Standing in the impossibly long checkout line at the Trader Joe’s in lower Manhattan, I spotted a variety 12 pack of SpikedSeltzer for $16.99. Good idea or not, it was right there.

 

It comes with four flavors: Indian River Grapefruit, Valencia Orange, West Indies Lime and Cape Cod Cranberry. All the variety packs were opened and the grapefruit cans were taken out, so it apparently has a market of some sort – a fact the cashier confirmed, although he also added they sold faster in the summer.

 

Back at the VinePair office, we opened each flavor (minus the missing grapefruit). All of them tasted like what you’d expect from a lightly sweetened seltzer. And that’s all it tasted like: seltzer, sans alcohol. There’s some alcohol in the smell, and a slight alcohol taste stays in the back of your throat, but to a totally unsuspecting and unknowing person, it could just as easily be a non-alcoholic seltzer.

 

SpikedSeltzer comes in at 6 percent alcohol by volume, and here’s where the “not a good idea” part can come into play.
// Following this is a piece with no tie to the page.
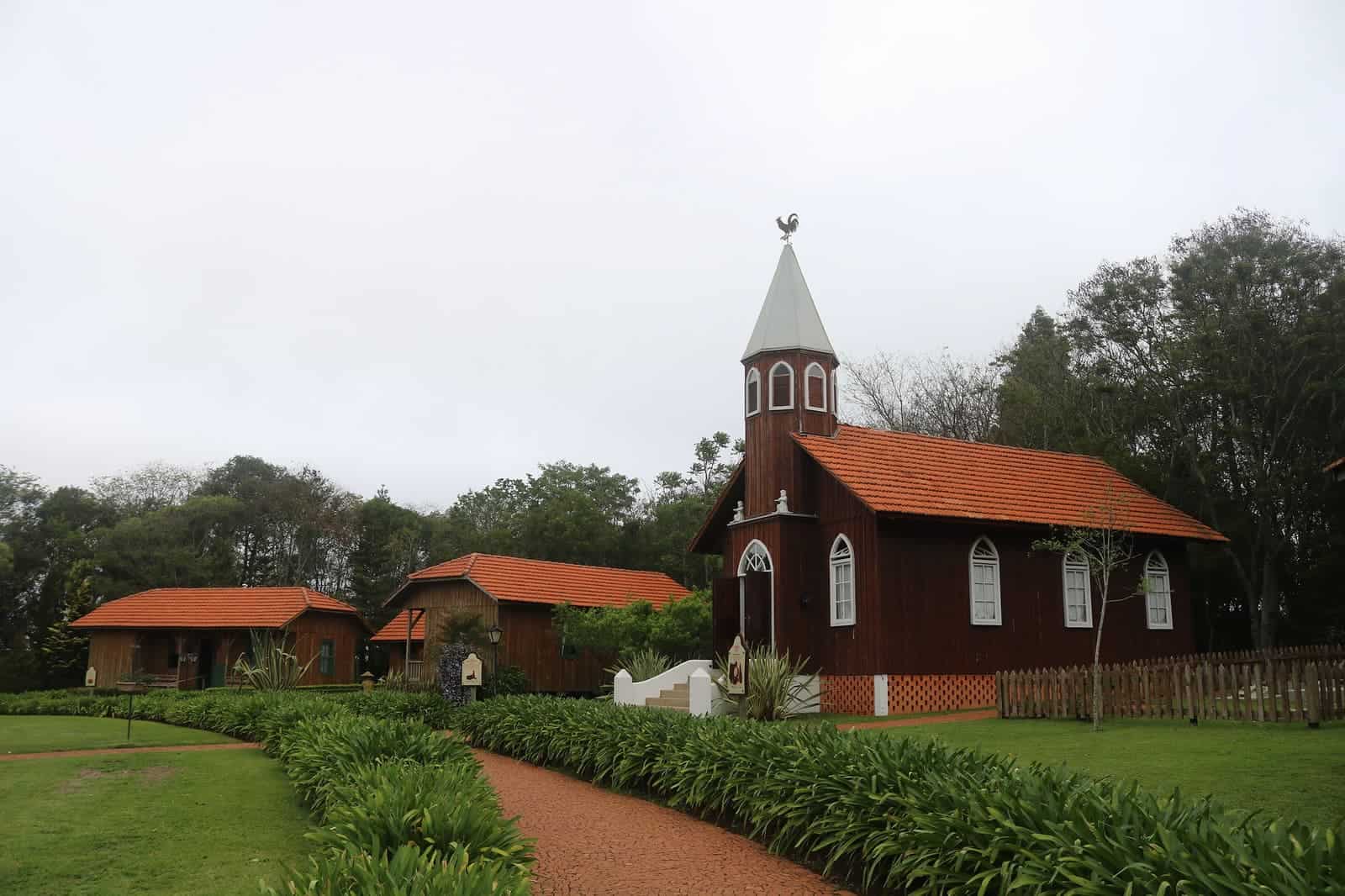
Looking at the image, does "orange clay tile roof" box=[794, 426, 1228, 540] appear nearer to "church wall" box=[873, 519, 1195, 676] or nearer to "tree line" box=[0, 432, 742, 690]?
"church wall" box=[873, 519, 1195, 676]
People will down alcohol that doesn’t taste like alcohol much faster than, say, tequila shots. Studies have found that carbonation increases the absorption rate of alcohol. Put those both together and SpikedSeltzer proves itself a drink that can sneak up on you to get you drunk fast without you even realizing it.

 

But for the responsible, seltzer-loving adults out there, SpikedSeltzer seems like a product that is meant to be. It’s got six ingredients, 140 calories (120 of which come from the alcohol) and has five grams of sugar. And the brightly colored, mermaid-logo cans are a fashionable, less depressing way to imbibe alcoholic, flavored sparkling water than dumping vodka in your La Croix.

 

In all honesty, it’s amazing it took alcoholic sparkling water this long to hit the supermarket shelves.